= DIRECTIVE =
Copy every one of the rows below word for word, leaving out the pictures.
Segment Open
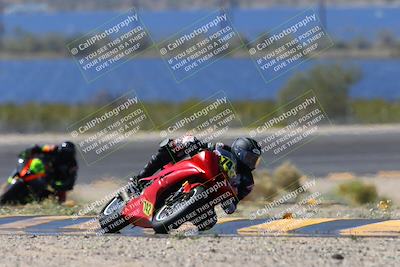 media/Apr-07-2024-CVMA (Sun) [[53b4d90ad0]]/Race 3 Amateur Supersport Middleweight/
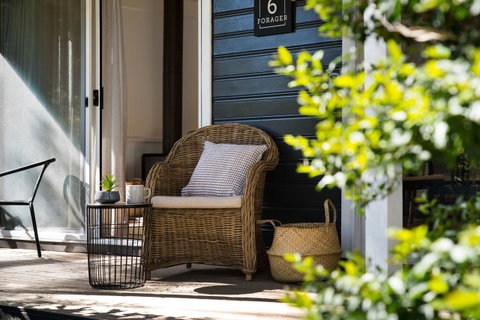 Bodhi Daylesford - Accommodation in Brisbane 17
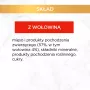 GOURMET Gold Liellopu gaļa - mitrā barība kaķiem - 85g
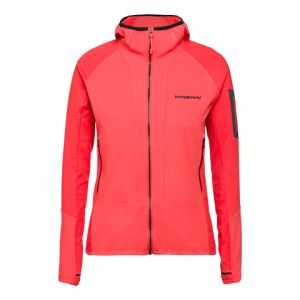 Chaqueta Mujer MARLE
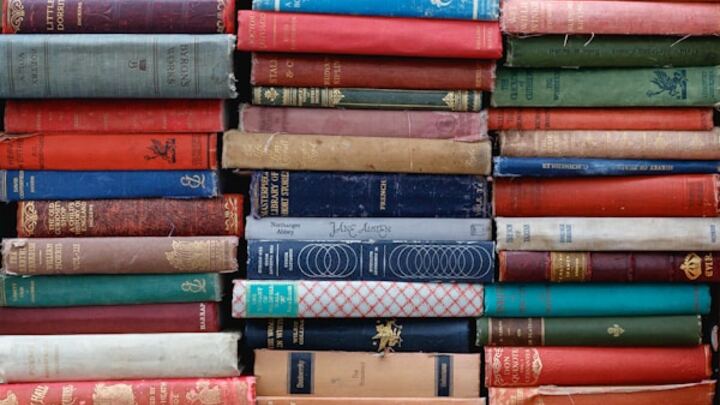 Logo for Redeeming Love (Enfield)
Segment Closed
= ANSWER AREA =
 media/Apr-07-2024-CVMA (Sun) [[53b4d90ad0]]/Race 3 Amateur Supersport Middleweight/
 Bodhi Daylesford - Accommodation in Brisbane 17
 GOURMET Gold Liellopu gaļa - mitrā barība kaķiem - 85g
 Chaqueta Mujer MARLE
 Logo for Redeeming Love (Enfield)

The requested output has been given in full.